# AIM
Write out every row below word for word, leaving the pictures out.

# DATASET RECORDS
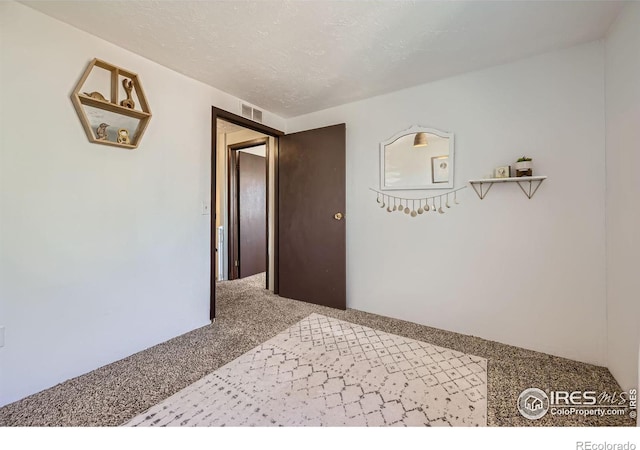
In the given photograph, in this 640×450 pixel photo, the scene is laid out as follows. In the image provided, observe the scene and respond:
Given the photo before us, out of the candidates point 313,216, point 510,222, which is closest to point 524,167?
point 510,222

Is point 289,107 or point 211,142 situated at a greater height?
point 289,107

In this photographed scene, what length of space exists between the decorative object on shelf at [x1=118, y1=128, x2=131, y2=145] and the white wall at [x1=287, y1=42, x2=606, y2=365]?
2.10m

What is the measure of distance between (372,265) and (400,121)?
4.81 feet

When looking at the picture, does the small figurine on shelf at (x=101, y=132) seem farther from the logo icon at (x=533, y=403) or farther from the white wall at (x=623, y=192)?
the white wall at (x=623, y=192)

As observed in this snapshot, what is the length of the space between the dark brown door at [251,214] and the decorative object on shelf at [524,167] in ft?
10.7

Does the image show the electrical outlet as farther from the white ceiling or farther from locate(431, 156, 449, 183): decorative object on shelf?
locate(431, 156, 449, 183): decorative object on shelf

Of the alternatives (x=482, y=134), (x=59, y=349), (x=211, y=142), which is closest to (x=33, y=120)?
(x=211, y=142)

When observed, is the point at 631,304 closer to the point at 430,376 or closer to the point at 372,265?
the point at 430,376

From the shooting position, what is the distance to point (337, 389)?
1616mm

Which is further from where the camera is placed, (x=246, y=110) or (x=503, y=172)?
(x=246, y=110)

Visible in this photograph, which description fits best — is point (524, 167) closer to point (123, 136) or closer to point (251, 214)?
point (123, 136)

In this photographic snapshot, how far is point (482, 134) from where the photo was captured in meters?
2.24

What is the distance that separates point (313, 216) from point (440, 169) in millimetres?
1397

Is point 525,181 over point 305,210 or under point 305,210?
over
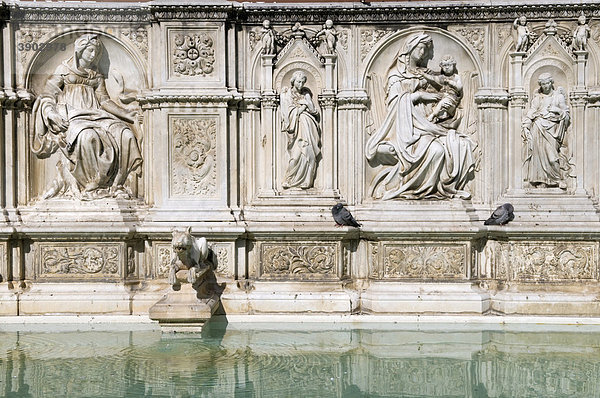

# WRITTEN SOLUTION
In the given photograph, in this 640×450 pixel photo, the scene is laid out as follows. In the image provided, observe the scene and respond:
Given the photo before us, out of the candidates point 313,216, point 510,222, which is closest to point 524,167?
point 510,222

Is point 289,107 or point 211,142 situated at a greater height?
point 289,107

In this photographed scene, what length of space exists between the decorative object on shelf at [x1=118, y1=128, x2=131, y2=145] and the white wall at [x1=287, y1=42, x2=606, y2=365]?
2.10m

What is the measure of distance between (372,265) and (400,121)?
4.81 feet

When looking at the picture, does the small figurine on shelf at (x=101, y=132) seem farther from the logo icon at (x=533, y=403) or farther from the white wall at (x=623, y=192)?
the white wall at (x=623, y=192)

As observed in this snapshot, what is the length of the space between the dark brown door at [251,214] and the decorative object on shelf at [524,167] in ft?
10.7

Does the image show the electrical outlet as farther from the white ceiling or farther from locate(431, 156, 449, 183): decorative object on shelf?
locate(431, 156, 449, 183): decorative object on shelf

Of the alternatives (x=482, y=134), (x=59, y=349), (x=211, y=142), which is closest to (x=33, y=120)?
(x=211, y=142)

When observed, is the point at 631,304 closer to the point at 430,376 or closer to the point at 372,265?
the point at 430,376

From the shooting position, what is the distance to point (337, 389)?
1616mm

Which is further from where the camera is placed, (x=246, y=110) or (x=503, y=172)?
(x=246, y=110)

Visible in this photograph, which description fits best — is point (524, 167) closer to point (123, 136) or closer to point (251, 214)?
point (123, 136)

In this photographic snapshot, how far is point (482, 134) from where the photo was captured in meters?
2.24

What is the distance that separates point (313, 216) from point (440, 169) in millimetres?
1397

Is point 525,181 over point 305,210 or under point 305,210?
over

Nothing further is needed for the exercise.